Why Early Assessment Matters for K-8 Children
Academically exceptional children need to be recognized early in their educational journey in order to thrive.
Our school focuses on academically exceptional children as young as four years old, which is long before most schools even consider evaluating whether a child might be cognitively gifted. We do early evaluations because K-8 is a critical time in the learning curve for such gifted children. Academically exceptional children need to be recognized early in their educational journey in order to thrive.
“Almost without exception, experts in the field of education of the intellectually gifted agree that early identification of such talented students is important. There is a great deal of evidence to show that many gifted students who are not identified and whose needs are not met adequately at an early age become frustrated and disillusioned with school, falling into a pattern of low achievement and/or behavioral problems.” (Mills, C. J. (1992) Pediatrics 89 (1), Academically Talented Children: The Case for Early Identification and Nurturance, American Academy of Pediatrics.)

■ **Supplied data**
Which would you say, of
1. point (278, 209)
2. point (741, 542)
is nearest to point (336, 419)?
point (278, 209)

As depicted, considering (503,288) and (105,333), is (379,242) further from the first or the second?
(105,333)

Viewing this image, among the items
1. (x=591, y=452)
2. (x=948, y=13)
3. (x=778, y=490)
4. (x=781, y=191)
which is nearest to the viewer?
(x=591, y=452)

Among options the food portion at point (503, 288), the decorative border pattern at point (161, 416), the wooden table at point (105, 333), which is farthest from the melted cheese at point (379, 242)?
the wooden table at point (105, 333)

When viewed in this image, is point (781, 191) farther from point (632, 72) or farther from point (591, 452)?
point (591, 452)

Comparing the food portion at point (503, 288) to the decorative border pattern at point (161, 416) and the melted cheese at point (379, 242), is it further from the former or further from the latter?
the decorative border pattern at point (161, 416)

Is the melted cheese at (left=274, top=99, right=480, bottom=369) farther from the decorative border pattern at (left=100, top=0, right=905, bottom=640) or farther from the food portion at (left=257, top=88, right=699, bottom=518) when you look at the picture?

---

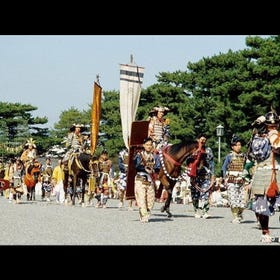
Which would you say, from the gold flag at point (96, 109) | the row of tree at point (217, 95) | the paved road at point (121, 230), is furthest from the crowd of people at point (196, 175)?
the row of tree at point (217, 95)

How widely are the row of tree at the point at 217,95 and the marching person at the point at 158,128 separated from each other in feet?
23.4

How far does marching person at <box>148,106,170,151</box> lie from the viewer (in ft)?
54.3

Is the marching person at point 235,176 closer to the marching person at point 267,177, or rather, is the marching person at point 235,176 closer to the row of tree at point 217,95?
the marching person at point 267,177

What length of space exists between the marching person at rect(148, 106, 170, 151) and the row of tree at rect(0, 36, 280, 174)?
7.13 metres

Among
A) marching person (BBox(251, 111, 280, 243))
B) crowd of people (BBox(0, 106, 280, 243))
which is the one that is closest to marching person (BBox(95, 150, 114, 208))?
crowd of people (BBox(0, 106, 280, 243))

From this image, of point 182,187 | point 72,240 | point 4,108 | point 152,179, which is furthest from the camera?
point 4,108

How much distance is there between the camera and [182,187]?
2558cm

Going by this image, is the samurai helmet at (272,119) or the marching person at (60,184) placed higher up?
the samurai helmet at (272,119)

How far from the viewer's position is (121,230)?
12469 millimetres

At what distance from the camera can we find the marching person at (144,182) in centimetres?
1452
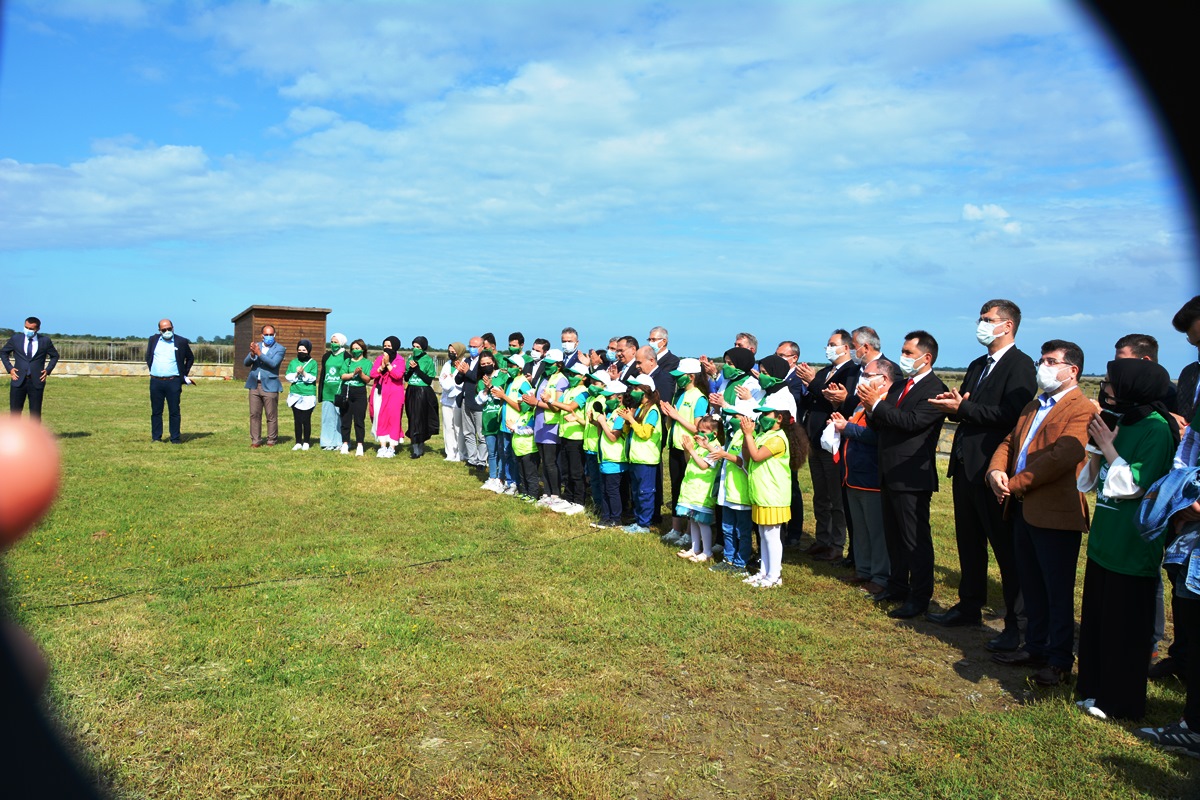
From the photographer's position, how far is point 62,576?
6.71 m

■ **Task**
Write out the text on early assessment in full, word for word. Work only from the text on early assessment and leave the data aside.

■ **Answer to the exercise**
Why Early Assessment Matters for K-8 Children
Academically exceptional children need to be recognized early in their educational journey in order to thrive.
Our school focuses on academically exceptional children as young as four years old, which is long before most schools even consider evaluating whether a child might be cognitively gifted. We do early evaluations because K-8 is a critical time in the learning curve for such gifted children. Academically exceptional children need to be recognized early in their educational journey in order to thrive.
“Almost without exception, experts in the field of education of the intellectually gifted agree that early identification of such talented students is important. There is a great deal of evidence to show that many gifted students who are not identified and whose needs are not met adequately at an early age become frustrated and disillusioned with school, falling into a pattern of low achievement and/or behavioral problems.” (Mills, C. J. (1992) Pediatrics 89 (1), Academically Talented Children: The Case for Early Identification and Nurturance, American Academy of Pediatrics.)